WORK INSTRUCTIONS:
Put the lines of the data below, from the line containing "What separation exists" through the end of the data, into a Markdown table with the columns "Row" and "Line", skipping blank lines.

DATA ROWS:
*****

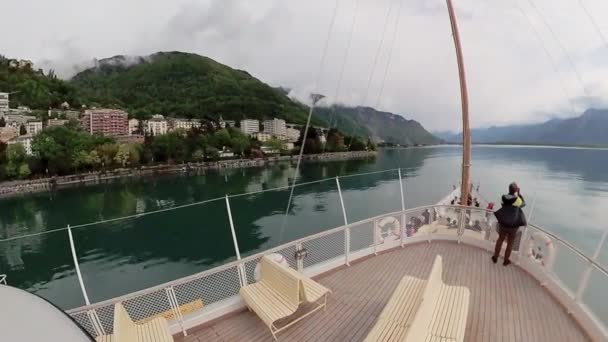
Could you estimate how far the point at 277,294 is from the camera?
11.6 feet

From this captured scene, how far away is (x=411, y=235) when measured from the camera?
5.83 meters

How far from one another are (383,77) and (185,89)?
→ 508 ft

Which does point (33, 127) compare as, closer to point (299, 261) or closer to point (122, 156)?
point (122, 156)

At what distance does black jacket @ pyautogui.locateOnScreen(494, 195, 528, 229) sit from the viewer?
4410 mm

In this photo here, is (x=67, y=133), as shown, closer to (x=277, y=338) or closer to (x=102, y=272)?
(x=102, y=272)

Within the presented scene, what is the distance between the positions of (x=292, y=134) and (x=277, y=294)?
439 ft

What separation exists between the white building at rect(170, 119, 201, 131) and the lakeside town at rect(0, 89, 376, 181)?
0.36m

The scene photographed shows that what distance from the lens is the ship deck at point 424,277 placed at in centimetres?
323

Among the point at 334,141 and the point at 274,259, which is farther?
the point at 334,141

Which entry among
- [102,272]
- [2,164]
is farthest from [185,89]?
[102,272]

*****

WRITTEN RESPONSE:
| Row | Line |
|---|---|
| 1 | What separation exists between the white building at rect(170, 119, 201, 131) and the lakeside town at rect(0, 89, 376, 181)? |
| 2 | 0.36m |
| 3 | The scene photographed shows that what distance from the lens is the ship deck at point 424,277 placed at in centimetres? |
| 4 | 323 |
| 5 | Among the point at 334,141 and the point at 274,259, which is farther? |
| 6 | the point at 334,141 |
| 7 | Which entry among |
| 8 | - [102,272] |
| 9 | - [2,164] |
| 10 | is farthest from [185,89]? |
| 11 | [102,272] |